Although previous endosymbiotic events resulted in the increase in the number of membranes, tertiary plastids can have 3-4 membranes. The most largely studied tertiary plastids are found in dinoflagellates, where several independent tertiary endosymbiosis events have occurred.

In the groups that contains a haplophyte plastid, these tertiary plastids are believed to have been derived from a red algae replacing secondary plastids. Consistent with the expected reduction in genome size, and incorporation of genes into the host genome, tertiary plastid genome consists of about 14 genes. These genes are broken down further into small minicircles that contain 1-3 genes. These genomes are circular like prokaryotic genomes. Further, they only encode atpA, atpB, petB, perD, psaA, psaB, psbA-E, psbI, 16S and 23S rRNA. These genes play vital proteins used in photosystem I and II, indicating further their cyanobacterial origin. Unusually, the three lineages that contain a haplophyte plastid each acquired their plastid independently.

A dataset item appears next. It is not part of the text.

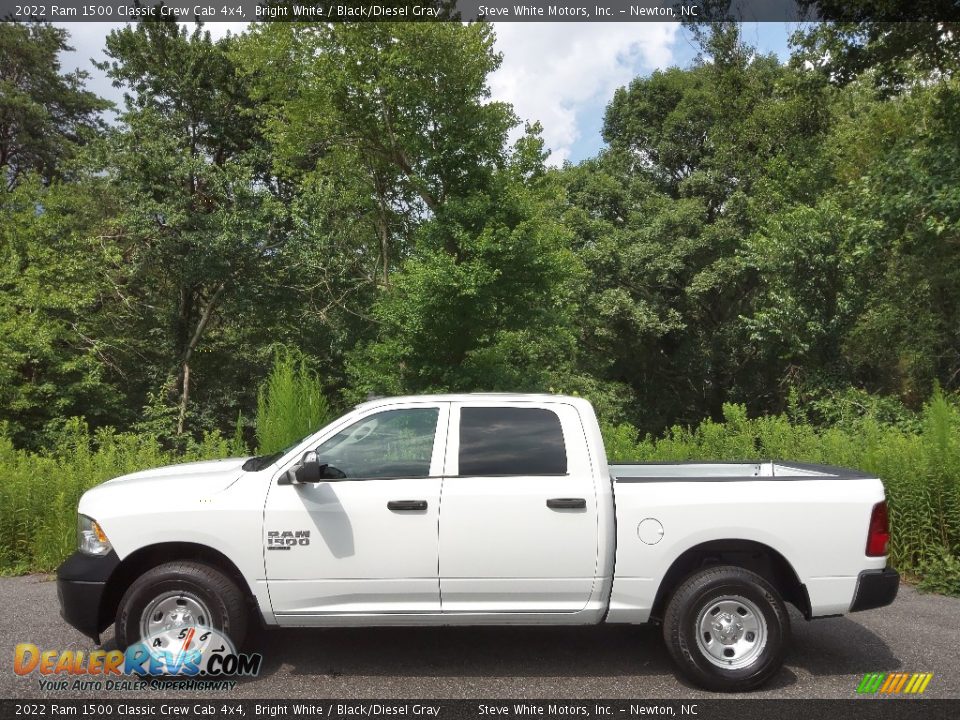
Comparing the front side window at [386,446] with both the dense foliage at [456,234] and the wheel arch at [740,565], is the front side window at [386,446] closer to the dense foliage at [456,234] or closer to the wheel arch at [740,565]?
the wheel arch at [740,565]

"Dinotoms" (Durinskia and Kryptoperidinium) have plastids derived from diatoms. These are highly unusual among tertiary endosymbioants as the symbioant is not reduced to a mere plastid: instead, it still has a DNA-containing nucleus, a large volume of cytoplasm, and even its own DNA-containing mitochondria.

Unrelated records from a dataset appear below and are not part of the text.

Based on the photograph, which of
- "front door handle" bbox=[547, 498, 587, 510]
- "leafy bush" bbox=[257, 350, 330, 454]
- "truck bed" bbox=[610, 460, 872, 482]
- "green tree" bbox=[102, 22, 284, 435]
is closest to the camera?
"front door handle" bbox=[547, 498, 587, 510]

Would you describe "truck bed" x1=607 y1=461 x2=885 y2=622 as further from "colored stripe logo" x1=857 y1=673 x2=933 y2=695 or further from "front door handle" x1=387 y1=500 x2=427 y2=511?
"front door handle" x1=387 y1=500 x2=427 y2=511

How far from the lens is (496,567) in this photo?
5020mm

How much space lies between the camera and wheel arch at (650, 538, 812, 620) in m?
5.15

Two undescribed dinoflagellates ("MGD" and "TGD") contain green algal endosymbionts with relic nuclei (nucleomorphs), most closely related to Pedinomonas.

== Genome ==
Chloroplasts contain 16S rRNA and 23S rRNA. 16S and 23S rRNA is found only in prokaryotes by definition. Chloroplasts and mitochondria also replicate semi-autonomously outside of the cell cycle replication system via binary fission. Consistent with the theory, decreased genome size within the organelle and gene integration into the nucleus occurred. Chloroplasts genomes encode 50-200 proteins, compared to the thousands in cyanobacterium. Furthermore, in Arabidopsis, nearly 20% of the nuclear genome originate from cyanobacterium, the highly recognized origin of chloroplasts. Recent studies have been able to identify the speed and size at which chloroplast genes are able to incorporate themselves into the host genome. Using chloroplast transformation genes encoding spectinomycin and kanamycin resistance were inserted into the DNA of chloroplasts found in tobacco plants. After subjecting the plants to spectinomycin and kanamycin selection, some plants began to tolerate spectinomycin and kanamycin. Roughly 1 in every 5 million cells on the tobacco leaves highly expressed spectinomycin and kanamycin resistant genes. By using the cells expressing resistances, they were able to grow tobacco from these cells to maturity. Once mature, the plants were mated with wild-type plants, and 50% of the progeny expressed spectinomycin and kanamycin resistance genes. Pollen was thought not to be able to transfer chloroplast DNA in tobacco (which later turned out not to be as true as was thought at the time), thus leading to believe that the genes were incorporated into the tobaccos genome. Furthermore, 11kb of integrated chloroplast DNA was introduced to the host genome, transferring more DNA that previously predicted at a faster rate than previously predicted.